____ Provided entries
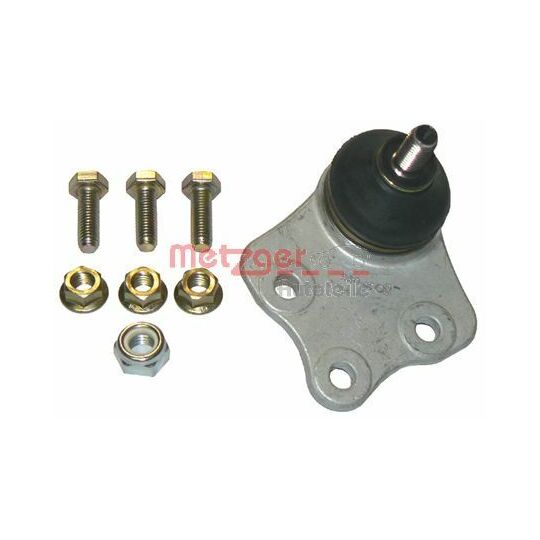 57018618 - Ball Joint 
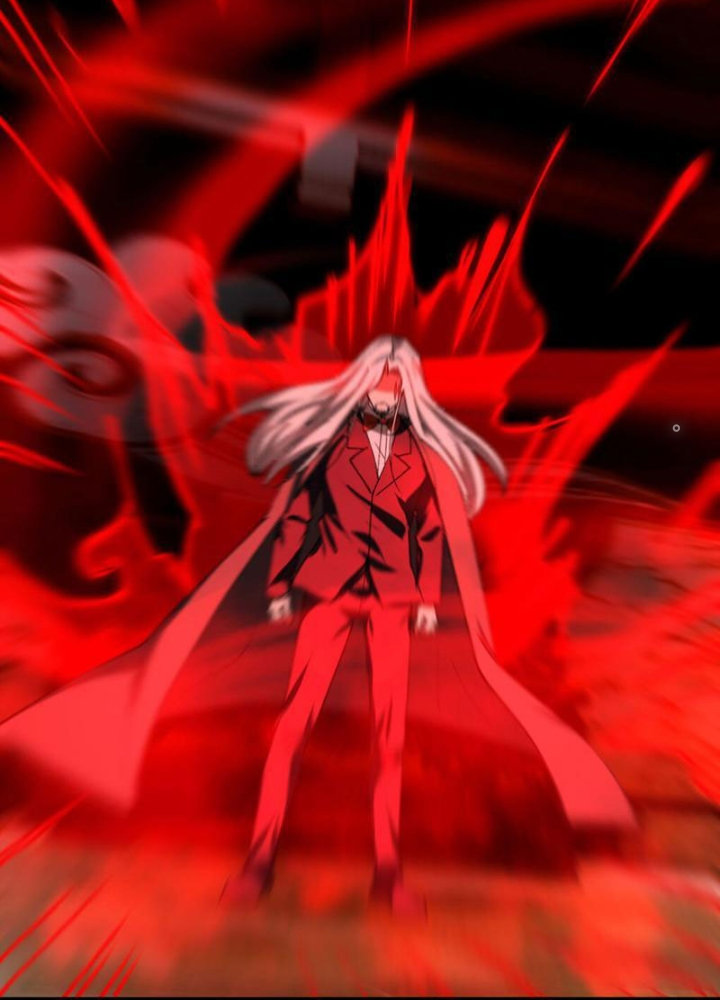 Tinh Thông Pháp Thuật Hồi Phục, Ta Đột Nhiên Vô Địch Chapter 8 - Trang 2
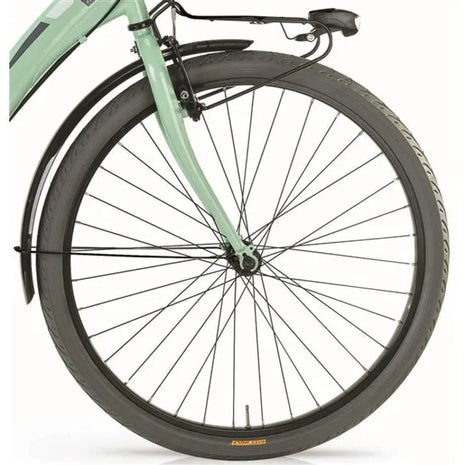 {{ Goedkoop fietsen aantrekkelijk geprijsd }} - {{ Winkelwarenhuis.nl}}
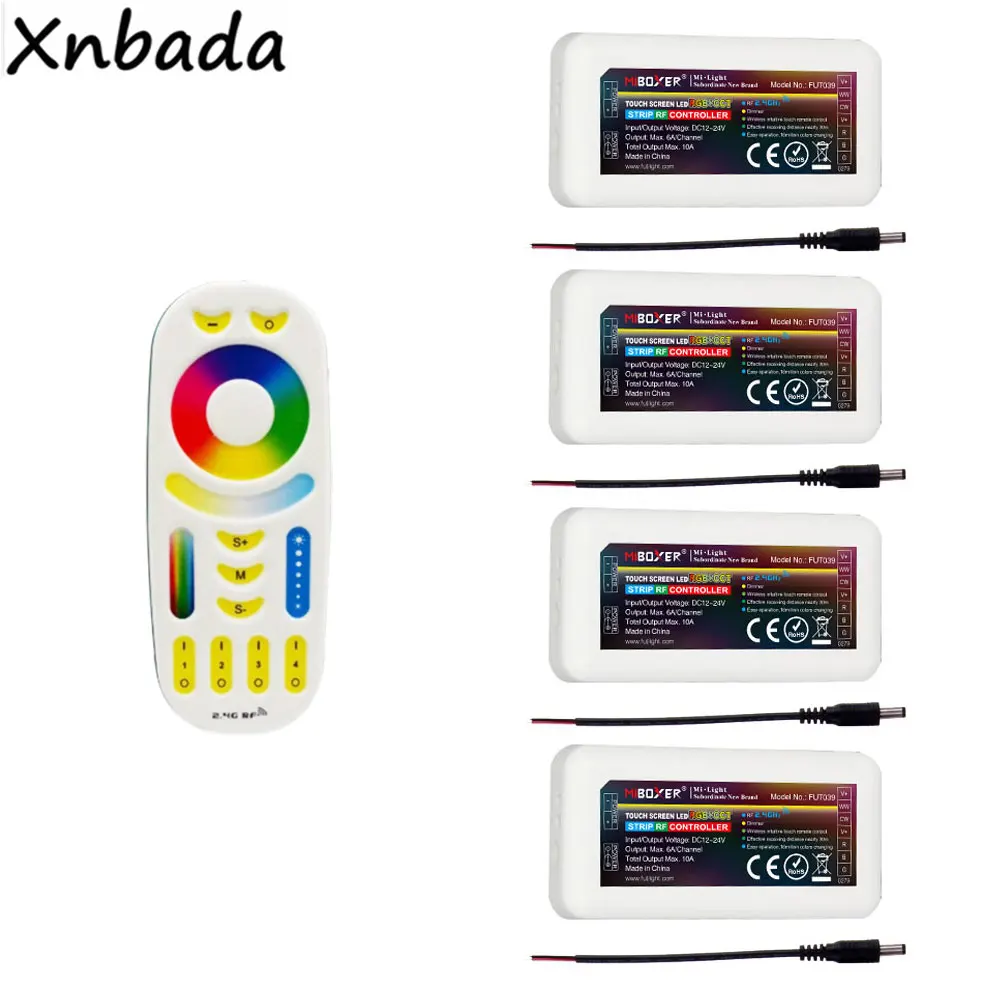 HTB1npUpgdnJ8KJjSszdq6yxuFXaq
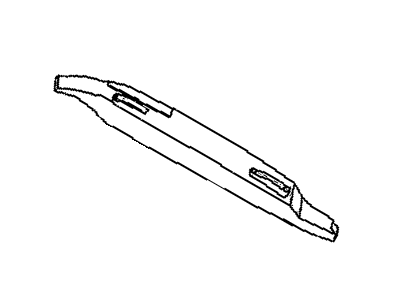 Insulator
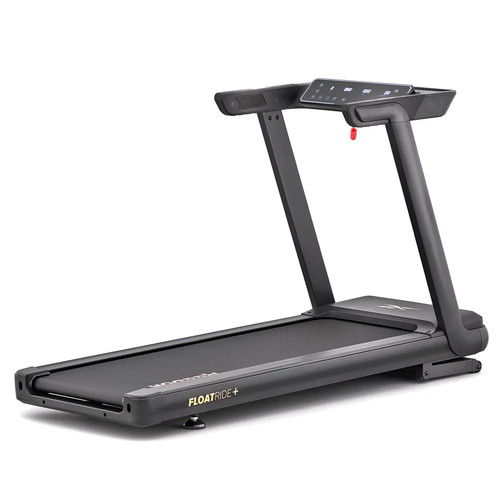 Reebok fr30z floatride - reebok,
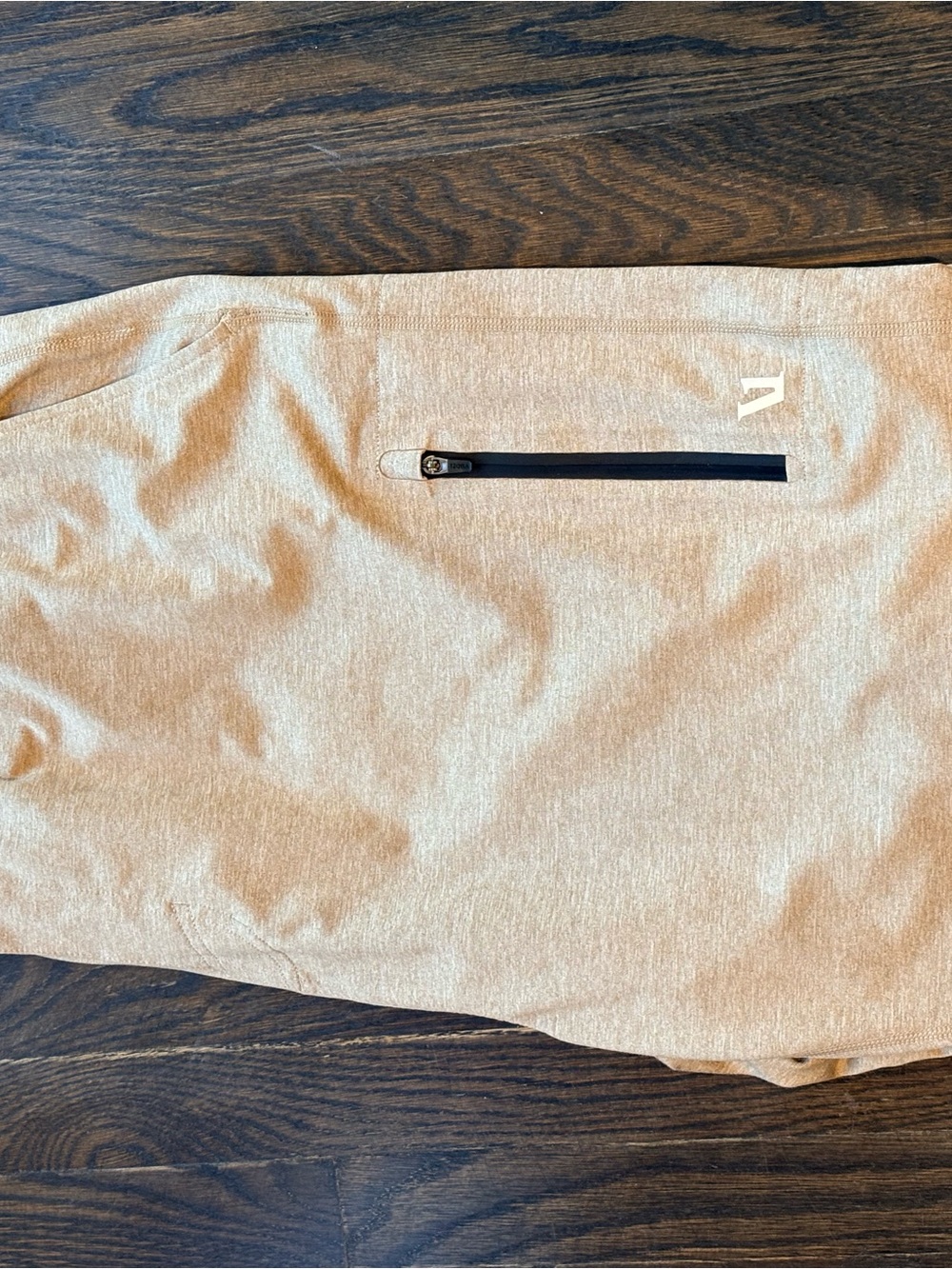 Men’s XL Vuori Pants BUNDLE OF SIX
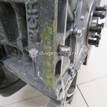 Фото Контрактный (б/у) двигатель 2GR-FE для Lotus / Lexus / Toyota / Toyota (Gac) 273 л.с 24V 3.5 л бензин 190000p180 {forloop.counter}}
________
**What you will do**
Starting at the line that holds "HTB1npUpgdnJ8KJjSszdq6yxuFXaq" and stopping at the last line of the listing above, write out each line exactly as it appears, and omit the pictures.

**Solved exercise**
 HTB1npUpgdnJ8KJjSszdq6yxuFXaq
 Insulator
 Reebok fr30z floatride - reebok,
 Men’s XL Vuori Pants BUNDLE OF SIX
 Фото Контрактный (б/у) двигатель 2GR-FE для Lotus / Lexus / Toyota / Toyota (Gac) 273 л.с 24V 3.5 л бензин 190000p180 {forloop.counter}}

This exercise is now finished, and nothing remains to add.